The truth is that getting engaged isn’t just about the ring, it’s about the sentiment behind it. Maybe if guys received engagement rings, they’d finally understand. In fact, I’d be happy to be the one who proposes.
We exchange wedding bands, so what’s the diff? It’s tradition for couples to exchange wedding bands on the day of their wedding, so why not exchange engagement rings too? It’s not all about the woman’s experience—both people are in the relationship.
It makes things more equal. The engagement process is focused on the guy and how he has to spoil his partner with the ring and the big proposal. What if we leveled the playing field by doing something different? What if the guy and his fiancée could make the day less about her and more about both of them and their future? Giving each other engagement rings could form part of that.
I want to spoil the guy. While I’m being spoiled with a fancy ring and a lovely proposal, I want to do the same for my guy in return! I want to show him how much I love him. We’re embarking on an exciting chapter in our lives, so now’s the time to spread the love by buying him a ring.
He might not actually want a ring… Some guys might not even want an engagement ring, and that’s fine. If my boyfriend felt that way, I’d suggest buying him something else, some other engagement gift that marks the occasion and focuses on our future together. For me, an engagement ring is about the guy going the extra mile to show me how much he loves me and wants to build a future with me. The gift I give him can be something that represents all those things.

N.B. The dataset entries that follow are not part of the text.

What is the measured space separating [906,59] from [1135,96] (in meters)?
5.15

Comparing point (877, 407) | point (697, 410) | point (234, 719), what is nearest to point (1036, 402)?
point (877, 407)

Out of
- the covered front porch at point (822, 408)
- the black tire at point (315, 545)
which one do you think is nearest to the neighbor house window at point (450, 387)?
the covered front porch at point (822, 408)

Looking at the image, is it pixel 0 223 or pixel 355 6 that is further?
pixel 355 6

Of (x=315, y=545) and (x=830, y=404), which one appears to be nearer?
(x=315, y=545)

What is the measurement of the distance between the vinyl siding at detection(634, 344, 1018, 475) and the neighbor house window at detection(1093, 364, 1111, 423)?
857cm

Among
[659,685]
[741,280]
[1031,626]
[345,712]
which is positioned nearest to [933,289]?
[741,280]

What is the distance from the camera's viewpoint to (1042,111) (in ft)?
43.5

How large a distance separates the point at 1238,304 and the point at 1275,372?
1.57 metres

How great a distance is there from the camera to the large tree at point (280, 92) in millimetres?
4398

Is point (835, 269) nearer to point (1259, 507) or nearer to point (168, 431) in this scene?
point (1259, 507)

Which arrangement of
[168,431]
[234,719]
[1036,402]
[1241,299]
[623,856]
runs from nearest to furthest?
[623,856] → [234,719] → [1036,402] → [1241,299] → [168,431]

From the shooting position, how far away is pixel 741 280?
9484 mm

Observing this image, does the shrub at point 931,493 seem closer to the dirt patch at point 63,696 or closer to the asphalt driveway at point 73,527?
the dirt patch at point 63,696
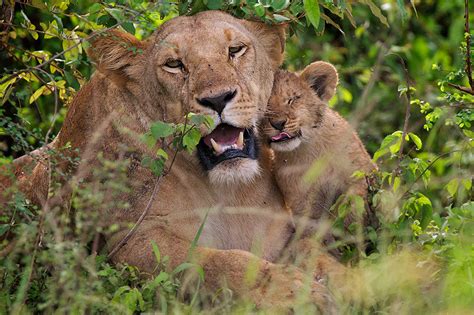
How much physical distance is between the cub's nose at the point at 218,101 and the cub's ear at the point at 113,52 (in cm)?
56

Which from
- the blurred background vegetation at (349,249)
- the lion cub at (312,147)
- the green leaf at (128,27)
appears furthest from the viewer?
the lion cub at (312,147)

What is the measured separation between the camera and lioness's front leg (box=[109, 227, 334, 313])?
13.7 feet

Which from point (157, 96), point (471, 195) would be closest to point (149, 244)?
point (157, 96)

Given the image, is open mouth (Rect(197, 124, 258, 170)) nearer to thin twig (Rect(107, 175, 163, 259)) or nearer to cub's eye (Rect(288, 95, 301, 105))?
thin twig (Rect(107, 175, 163, 259))

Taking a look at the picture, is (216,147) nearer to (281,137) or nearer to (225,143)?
(225,143)

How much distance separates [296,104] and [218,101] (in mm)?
701

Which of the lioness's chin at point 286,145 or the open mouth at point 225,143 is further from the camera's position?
the lioness's chin at point 286,145

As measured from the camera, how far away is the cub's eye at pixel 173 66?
15.7ft

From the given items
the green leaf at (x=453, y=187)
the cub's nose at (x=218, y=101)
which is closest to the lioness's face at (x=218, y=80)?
the cub's nose at (x=218, y=101)

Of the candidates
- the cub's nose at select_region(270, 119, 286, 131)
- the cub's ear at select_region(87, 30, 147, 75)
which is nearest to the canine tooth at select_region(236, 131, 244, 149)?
the cub's nose at select_region(270, 119, 286, 131)

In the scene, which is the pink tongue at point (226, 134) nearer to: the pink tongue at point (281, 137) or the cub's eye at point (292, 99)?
the pink tongue at point (281, 137)

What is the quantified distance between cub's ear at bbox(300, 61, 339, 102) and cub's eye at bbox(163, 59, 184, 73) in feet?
2.40

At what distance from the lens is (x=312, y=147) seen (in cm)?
520

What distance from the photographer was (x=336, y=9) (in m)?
4.83
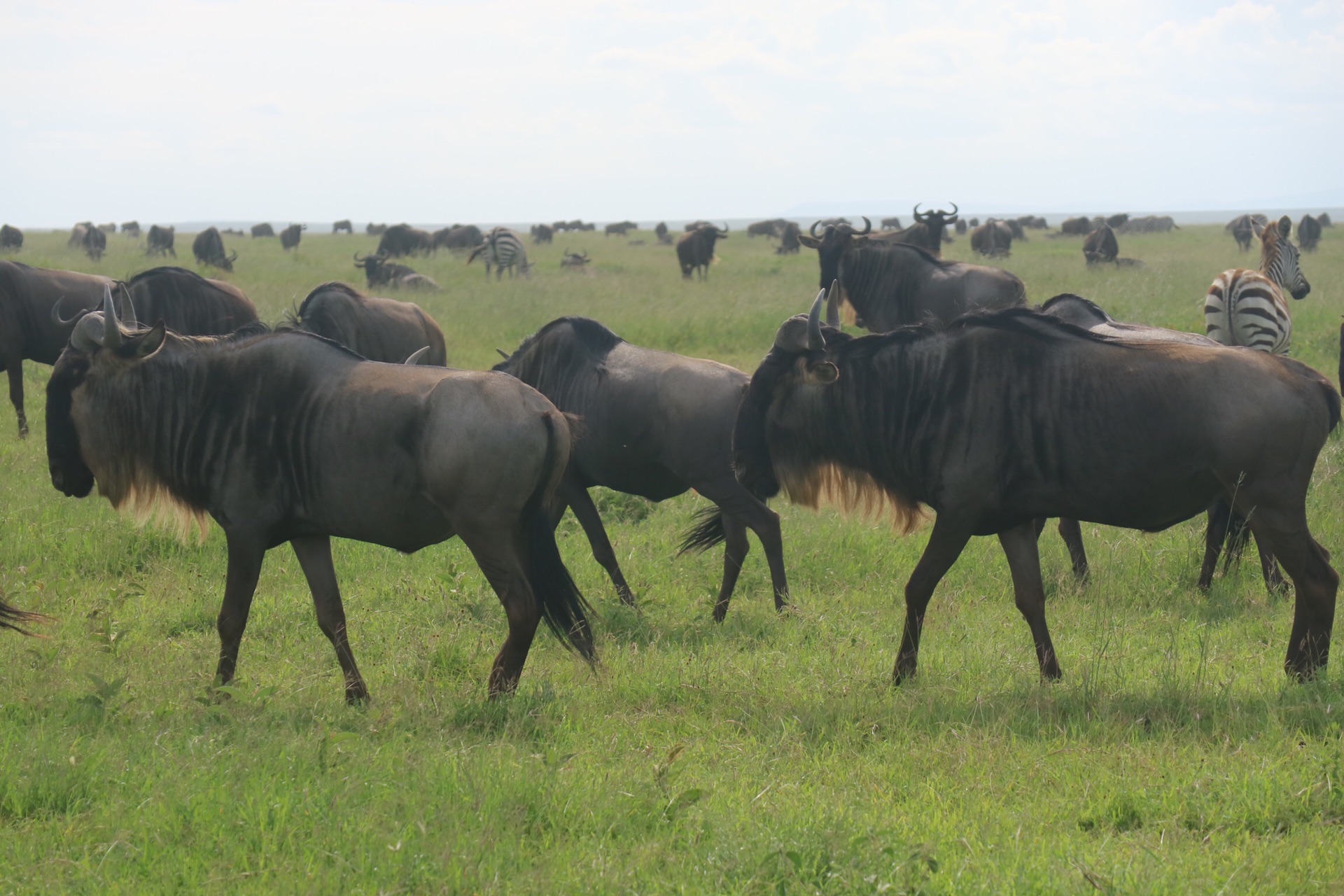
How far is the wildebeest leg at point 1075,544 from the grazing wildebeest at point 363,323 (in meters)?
5.49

It opens up the proposal. I might not want to propose to a guy because I still feel like I want the guy to do that, but what if that changed? Wouldn’t it be awesome to be the one to go out and buy an engagement ring for your partner and then pop the question? Who says we can’t do the ring-buying even if we’re the one being proposed to? I think that’s such a cool spin on things.
He should also show his commitment. Having a sparkly engagement ring isn’t just about love and marriage, it’s about commitment. Having that ring on your finger shows the world that you’re taken. Shouldn’t the guy have one too? It shows the world that he’s with me.
It makes things more equal financially. I don’t believe that engagement rings have to cost three months’ worth of rent. There are no rules. I want my fiancé to buy me whatever he feels is meaningful to me and the price tag shouldn’t matter. However, there’s no doubt that an engagement ring will always be on the pricey side. I kind of feel bad about him being the one to shell out all the money, but that said, I don’t want to buy my own engagement ring. A good compromise would be to purchase a ring for him. We’re both physically investing in the process. I like that.
It’s a bonding opportunity. I can’t help but feel like the engagement ring process is a bit one-sided. It’s all about the ring the woman will wear. I’d like to buy my BF an engagement ring so that we can share in the moment together. It’s a great way to bond. We’re becoming a team for life and we have the rings (instead of team jerseys) to show it.
It’s fun. I think relationships should always have an element of fun in them. It’s fun to get an engagement ring, obviously, but it would be even more fun to share in that by surprising my boyfriend with a ring of his own. That way, the event belongs to both of us.
It’s unconventional and I love that. I’m all for changing wedding traditions and shaking them up a bit. For example, I think my mom would walk me down the aisle instead of my dad because we’ve always been so close. When it comes to engagement rings, I love the idea of doing something different and more meaningful for my partner and me to enjoy. After all, that’s what it’s about. I’m envisioning matching engagement rings we design ourselves. Romantic!
It feels more like a promise when it’s exchanged. For me, an engagement ring is really something my partner gives me to show me that he really loves me and he’s investing in our future together. It’s a sign that we’re dealing with big guns now and our relationship isn’t something casual. It’s the real thing. It’s forever. I want us both to feel that, and how awesome would it be for my fiancé to get to wear a ring that represents that?